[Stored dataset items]
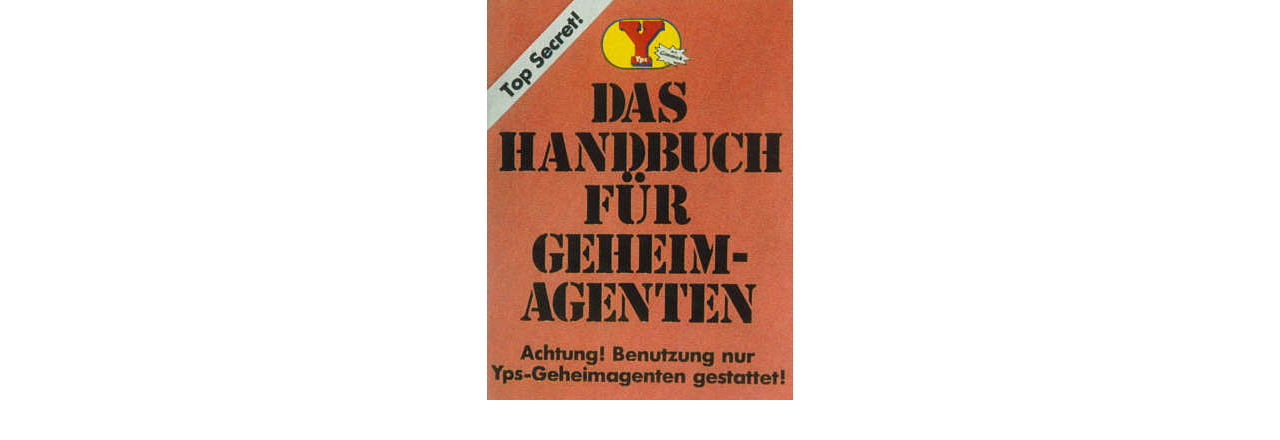

--- FILE ---
content_type: text/html
request_url: http://www.ypsfanpage.de/gimmicks/buch/popup.php?grafik=buch136.jpg
body_size: 148
content:
<html><body style="margin-top:0px; margin-bottom:0px; margin-left:0px; margin-right:0px;">



<center><img src="buch136.jpg"></center>


</body>
</html>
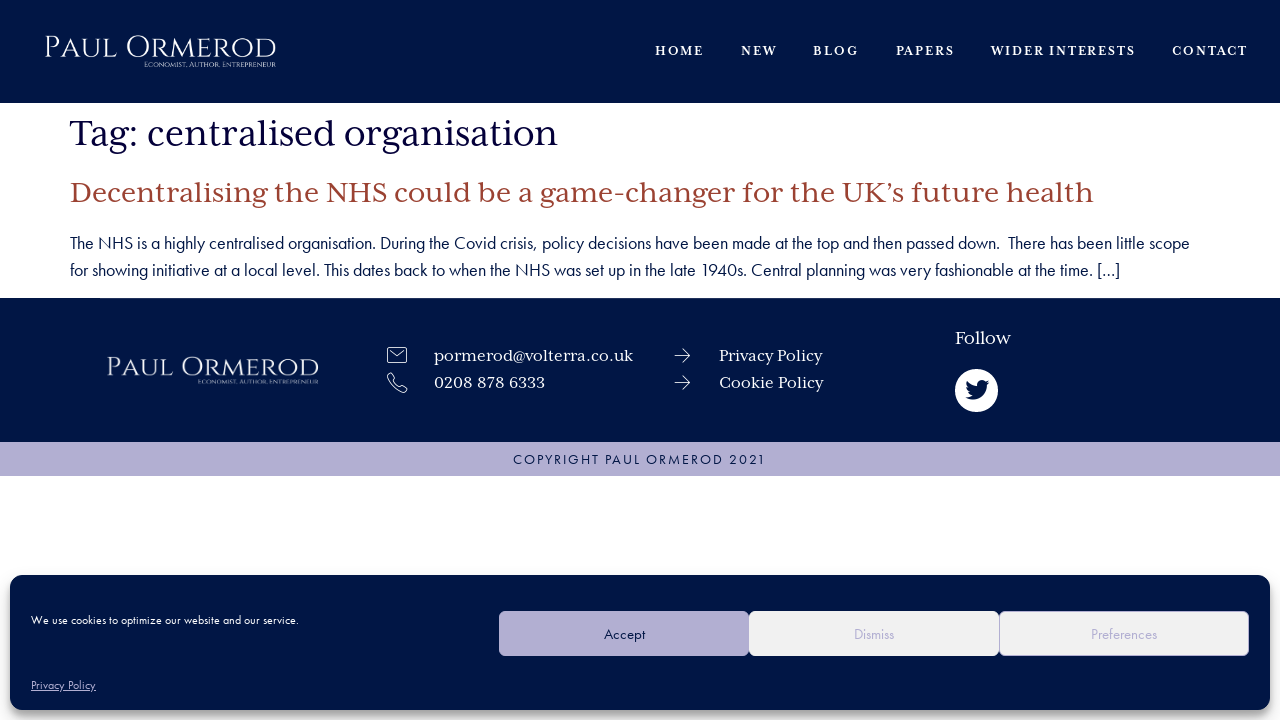

--- FILE ---
content_type: text/css
request_url: https://paulormerod.com/wp-content/uploads/elementor/css/post-270.css?ver=1751901347
body_size: 996
content:
.elementor-270 .elementor-element.elementor-element-d524289 > .elementor-container{min-height:400px;}.elementor-270 .elementor-element.elementor-element-d524289 > .elementor-background-overlay{opacity:1;transition:background 0.3s, border-radius 0.3s, opacity 0.3s;}.elementor-270 .elementor-element.elementor-element-d524289, .elementor-270 .elementor-element.elementor-element-d524289 > .elementor-background-overlay{border-radius:4px 4px 4px 4px;}.elementor-270 .elementor-element.elementor-element-d524289{transition:all 400ms;}.elementor-270 .elementor-element.elementor-element-7bfbb3b1{transition:all 400ms;}.elementor-270 .elementor-element.elementor-element-205abe5e{--spacer-size:32px;width:var( --container-widget-width, 32px );max-width:32px;--container-widget-width:32px;--container-widget-flex-grow:0;top:0px;}body:not(.rtl) .elementor-270 .elementor-element.elementor-element-205abe5e{right:0px;}body.rtl .elementor-270 .elementor-element.elementor-element-205abe5e{left:0px;}.elementor-270 .elementor-element.elementor-element-205abe5e .elementor-widget-container{transition:all 400ms;}.elementor-270 .elementor-element.elementor-element-26ad62eb > .elementor-widget-container{margin:0px 0px 24px 0px;}.elementor-270 .elementor-element.elementor-element-26ad62eb .elementor-widget-container{transition:all 400ms;}.elementor-270 .elementor-element.elementor-element-76c283c0{transition:all 400ms;}.elementor-270 .elementor-element.elementor-element-43887e44{transition:all 400ms;}.elementor-270 .elementor-element.elementor-element-2acb5659 > .elementor-widget-container{margin:0px 0px 8px 0px;}.elementor-270 .elementor-element.elementor-element-2acb5659 .elementor-widget-container{transition:all 400ms;}.elementor-270 .elementor-element.elementor-element-2acb5659{text-align:left;}.elementor-270 .elementor-element.elementor-element-2ee63201{transition:all 400ms;}.elementor-bc-flex-widget .elementor-270 .elementor-element.elementor-element-12de00ff.elementor-column .elementor-widget-wrap{align-items:flex-end;}.elementor-270 .elementor-element.elementor-element-12de00ff.elementor-column.elementor-element[data-element_type="column"] > .elementor-widget-wrap.elementor-element-populated{align-content:flex-end;align-items:flex-end;}.elementor-270 .elementor-element.elementor-element-12de00ff.elementor-column > .elementor-widget-wrap{justify-content:flex-end;}.elementor-270 .elementor-element.elementor-element-12de00ff > .elementor-element-populated{padding:0px 0px 0px 0px;}.elementor-270 .elementor-element.elementor-element-12de00ff{transition:all 400ms;}.elementor-270 .elementor-element.elementor-element-249a63d1{width:100%;max-width:100%;--e-form-steps-indicators-spacing:20px;--e-form-steps-indicator-padding:30px;--e-form-steps-indicator-inactive-secondary-color:#ffffff;--e-form-steps-indicator-active-secondary-color:#ffffff;--e-form-steps-indicator-completed-secondary-color:#ffffff;--e-form-steps-divider-width:1px;--e-form-steps-divider-gap:10px;}.elementor-270 .elementor-element.elementor-element-249a63d1 > .elementor-widget-container{margin:0px 0px 16px 0px;padding:0px 0px 0px 0px;}.elementor-270 .elementor-element.elementor-element-249a63d1 .elementor-widget-container{transition:all 400ms;}.elementor-270 .elementor-element.elementor-element-249a63d1 .elementor-field-group{padding-right:calc( 0px/2 );padding-left:calc( 0px/2 );margin-bottom:0px;}.elementor-270 .elementor-element.elementor-element-249a63d1 .elementor-form-fields-wrapper{margin-left:calc( -0px/2 );margin-right:calc( -0px/2 );margin-bottom:-0px;}.elementor-270 .elementor-element.elementor-element-249a63d1 .elementor-field-group.recaptcha_v3-bottomleft, .elementor-270 .elementor-element.elementor-element-249a63d1 .elementor-field-group.recaptcha_v3-bottomright{margin-bottom:0;}body.rtl .elementor-270 .elementor-element.elementor-element-249a63d1 .elementor-labels-inline .elementor-field-group > label{padding-left:0px;}body:not(.rtl) .elementor-270 .elementor-element.elementor-element-249a63d1 .elementor-labels-inline .elementor-field-group > label{padding-right:0px;}body .elementor-270 .elementor-element.elementor-element-249a63d1 .elementor-labels-above .elementor-field-group > label{padding-bottom:0px;}.elementor-270 .elementor-element.elementor-element-249a63d1 .elementor-field-type-html{padding-bottom:0px;}.elementor-270 .elementor-element.elementor-element-249a63d1 .elementor-field-group:not(.elementor-field-type-upload) .elementor-field:not(.elementor-select-wrapper){background-color:#ffffff;}.elementor-270 .elementor-element.elementor-element-249a63d1 .elementor-field-group .elementor-select-wrapper select{background-color:#ffffff;}.elementor-270 .elementor-element.elementor-element-249a63d1 .e-form__buttons__wrapper__button-next{color:#ffffff;}.elementor-270 .elementor-element.elementor-element-249a63d1 .elementor-button[type="submit"]{color:#ffffff;}.elementor-270 .elementor-element.elementor-element-249a63d1 .elementor-button[type="submit"] svg *{fill:#ffffff;}.elementor-270 .elementor-element.elementor-element-249a63d1 .e-form__buttons__wrapper__button-previous{color:#ffffff;}.elementor-270 .elementor-element.elementor-element-249a63d1 .e-form__buttons__wrapper__button-next:hover{color:#ffffff;}.elementor-270 .elementor-element.elementor-element-249a63d1 .elementor-button[type="submit"]:hover{color:#ffffff;}.elementor-270 .elementor-element.elementor-element-249a63d1 .elementor-button[type="submit"]:hover svg *{fill:#ffffff;}.elementor-270 .elementor-element.elementor-element-249a63d1 .e-form__buttons__wrapper__button-previous:hover{color:#ffffff;}.elementor-270 .elementor-element.elementor-element-249a63d1 .elementor-button{padding:0px 22px 0px 22px;}.elementor-270 .elementor-element.elementor-element-1b947a0c .elementor-widget-container{transition:all 400ms;}#elementor-popup-modal-270 .dialog-widget-content{animation-duration:0.6s;border-radius:4px 4px 4px 4px;box-shadow:2px 8px 23px 3px rgba(0,0,0,0.2);margin:24px 24px 24px 24px;}#elementor-popup-modal-270{background-color:rgba(0,0,0,.8);justify-content:center;align-items:center;pointer-events:all;}#elementor-popup-modal-270 .dialog-message{width:700px;height:auto;padding:0px 0px 0px 0px;}#elementor-popup-modal-270 .dialog-close-button{display:flex;top:20px;font-size:14px;}body:not(.rtl) #elementor-popup-modal-270 .dialog-close-button{right:22px;}body.rtl #elementor-popup-modal-270 .dialog-close-button{left:22px;}#elementor-popup-modal-270 .dialog-close-button i{color:var( --e-global-color-secondary );}#elementor-popup-modal-270 .dialog-close-button svg{fill:var( --e-global-color-secondary );}@media(min-width:768px){.elementor-270 .elementor-element.elementor-element-43887e44{width:36.719%;}.elementor-270 .elementor-element.elementor-element-2ee63201{width:8.906%;}.elementor-270 .elementor-element.elementor-element-12de00ff{width:53.708%;}}@media(max-width:767px){.elementor-270 .elementor-element.elementor-element-d524289 > .elementor-container{min-height:0px;}.elementor-270 .elementor-element.elementor-element-d524289{padding:0px 0px 0px 0px;}#elementor-popup-modal-270 .dialog-widget-content{margin:0px 0px 0px 0px;}}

How to complete this task: Set down the data above verbatim, omitting every image.

Written reply:
--- FILE ---
content_type: text/html
request_url: http://www.ypsfanpage.de/gimmicks/buch/popup.php?grafik=buch136.jpg
body_size: 148
content:
<html><body style="margin-top:0px; margin-bottom:0px; margin-left:0px; margin-right:0px;">



<center><img src="buch136.jpg"></center>


</body>
</html>

--- FILE ---
content_type: text/css
request_url: https://paulormerod.com/wp-content/uploads/elementor/css/post-270.css?ver=1751901347
body_size: 996
content:
.elementor-270 .elementor-element.elementor-element-d524289 > .elementor-container{min-height:400px;}.elementor-270 .elementor-element.elementor-element-d524289 > .elementor-background-overlay{opacity:1;transition:background 0.3s, border-radius 0.3s, opacity 0.3s;}.elementor-270 .elementor-element.elementor-element-d524289, .elementor-270 .elementor-element.elementor-element-d524289 > .elementor-background-overlay{border-radius:4px 4px 4px 4px;}.elementor-270 .elementor-element.elementor-element-d524289{transition:all 400ms;}.elementor-270 .elementor-element.elementor-element-7bfbb3b1{transition:all 400ms;}.elementor-270 .elementor-element.elementor-element-205abe5e{--spacer-size:32px;width:var( --container-widget-width, 32px );max-width:32px;--container-widget-width:32px;--container-widget-flex-grow:0;top:0px;}body:not(.rtl) .elementor-270 .elementor-element.elementor-element-205abe5e{right:0px;}body.rtl .elementor-270 .elementor-element.elementor-element-205abe5e{left:0px;}.elementor-270 .elementor-element.elementor-element-205abe5e .elementor-widget-container{transition:all 400ms;}.elementor-270 .elementor-element.elementor-element-26ad62eb > .elementor-widget-container{margin:0px 0px 24px 0px;}.elementor-270 .elementor-element.elementor-element-26ad62eb .elementor-widget-container{transition:all 400ms;}.elementor-270 .elementor-element.elementor-element-76c283c0{transition:all 400ms;}.elementor-270 .elementor-element.elementor-element-43887e44{transition:all 400ms;}.elementor-270 .elementor-element.elementor-element-2acb5659 > .elementor-widget-container{margin:0px 0px 8px 0px;}.elementor-270 .elementor-element.elementor-element-2acb5659 .elementor-widget-container{transition:all 400ms;}.elementor-270 .elementor-element.elementor-element-2acb5659{text-align:left;}.elementor-270 .elementor-element.elementor-element-2ee63201{transition:all 400ms;}.elementor-bc-flex-widget .elementor-270 .elementor-element.elementor-element-12de00ff.elementor-column .elementor-widget-wrap{align-items:flex-end;}.elementor-270 .elementor-element.elementor-element-12de00ff.elementor-column.elementor-element[data-element_type="column"] > .elementor-widget-wrap.elementor-element-populated{align-content:flex-end;align-items:flex-end;}.elementor-270 .elementor-element.elementor-element-12de00ff.elementor-column > .elementor-widget-wrap{justify-content:flex-end;}.elementor-270 .elementor-element.elementor-element-12de00ff > .elementor-element-populated{padding:0px 0px 0px 0px;}.elementor-270 .elementor-element.elementor-element-12de00ff{transition:all 400ms;}.elementor-270 .elementor-element.elementor-element-249a63d1{width:100%;max-width:100%;--e-form-steps-indicators-spacing:20px;--e-form-steps-indicator-padding:30px;--e-form-steps-indicator-inactive-secondary-color:#ffffff;--e-form-steps-indicator-active-secondary-color:#ffffff;--e-form-steps-indicator-completed-secondary-color:#ffffff;--e-form-steps-divider-width:1px;--e-form-steps-divider-gap:10px;}.elementor-270 .elementor-element.elementor-element-249a63d1 > .elementor-widget-container{margin:0px 0px 16px 0px;padding:0px 0px 0px 0px;}.elementor-270 .elementor-element.elementor-element-249a63d1 .elementor-widget-container{transition:all 400ms;}.elementor-270 .elementor-element.elementor-element-249a63d1 .elementor-field-group{padding-right:calc( 0px/2 );padding-left:calc( 0px/2 );margin-bottom:0px;}.elementor-270 .elementor-element.elementor-element-249a63d1 .elementor-form-fields-wrapper{margin-left:calc( -0px/2 );margin-right:calc( -0px/2 );margin-bottom:-0px;}.elementor-270 .elementor-element.elementor-element-249a63d1 .elementor-field-group.recaptcha_v3-bottomleft, .elementor-270 .elementor-element.elementor-element-249a63d1 .elementor-field-group.recaptcha_v3-bottomright{margin-bottom:0;}body.rtl .elementor-270 .elementor-element.elementor-element-249a63d1 .elementor-labels-inline .elementor-field-group > label{padding-left:0px;}body:not(.rtl) .elementor-270 .elementor-element.elementor-element-249a63d1 .elementor-labels-inline .elementor-field-group > label{padding-right:0px;}body .elementor-270 .elementor-element.elementor-element-249a63d1 .elementor-labels-above .elementor-field-group > label{padding-bottom:0px;}.elementor-270 .elementor-element.elementor-element-249a63d1 .elementor-field-type-html{padding-bottom:0px;}.elementor-270 .elementor-element.elementor-element-249a63d1 .elementor-field-group:not(.elementor-field-type-upload) .elementor-field:not(.elementor-select-wrapper){background-color:#ffffff;}.elementor-270 .elementor-element.elementor-element-249a63d1 .elementor-field-group .elementor-select-wrapper select{background-color:#ffffff;}.elementor-270 .elementor-element.elementor-element-249a63d1 .e-form__buttons__wrapper__button-next{color:#ffffff;}.elementor-270 .elementor-element.elementor-element-249a63d1 .elementor-button[type="submit"]{color:#ffffff;}.elementor-270 .elementor-element.elementor-element-249a63d1 .elementor-button[type="submit"] svg *{fill:#ffffff;}.elementor-270 .elementor-element.elementor-element-249a63d1 .e-form__buttons__wrapper__button-previous{color:#ffffff;}.elementor-270 .elementor-element.elementor-element-249a63d1 .e-form__buttons__wrapper__button-next:hover{color:#ffffff;}.elementor-270 .elementor-element.elementor-element-249a63d1 .elementor-button[type="submit"]:hover{color:#ffffff;}.elementor-270 .elementor-element.elementor-element-249a63d1 .elementor-button[type="submit"]:hover svg *{fill:#ffffff;}.elementor-270 .elementor-element.elementor-element-249a63d1 .e-form__buttons__wrapper__button-previous:hover{color:#ffffff;}.elementor-270 .elementor-element.elementor-element-249a63d1 .elementor-button{padding:0px 22px 0px 22px;}.elementor-270 .elementor-element.elementor-element-1b947a0c .elementor-widget-container{transition:all 400ms;}#elementor-popup-modal-270 .dialog-widget-content{animation-duration:0.6s;border-radius:4px 4px 4px 4px;box-shadow:2px 8px 23px 3px rgba(0,0,0,0.2);margin:24px 24px 24px 24px;}#elementor-popup-modal-270{background-color:rgba(0,0,0,.8);justify-content:center;align-items:center;pointer-events:all;}#elementor-popup-modal-270 .dialog-message{width:700px;height:auto;padding:0px 0px 0px 0px;}#elementor-popup-modal-270 .dialog-close-button{display:flex;top:20px;font-size:14px;}body:not(.rtl) #elementor-popup-modal-270 .dialog-close-button{right:22px;}body.rtl #elementor-popup-modal-270 .dialog-close-button{left:22px;}#elementor-popup-modal-270 .dialog-close-button i{color:var( --e-global-color-secondary );}#elementor-popup-modal-270 .dialog-close-button svg{fill:var( --e-global-color-secondary );}@media(min-width:768px){.elementor-270 .elementor-element.elementor-element-43887e44{width:36.719%;}.elementor-270 .elementor-element.elementor-element-2ee63201{width:8.906%;}.elementor-270 .elementor-element.elementor-element-12de00ff{width:53.708%;}}@media(max-width:767px){.elementor-270 .elementor-element.elementor-element-d524289 > .elementor-container{min-height:0px;}.elementor-270 .elementor-element.elementor-element-d524289{padding:0px 0px 0px 0px;}#elementor-popup-modal-270 .dialog-widget-content{margin:0px 0px 0px 0px;}}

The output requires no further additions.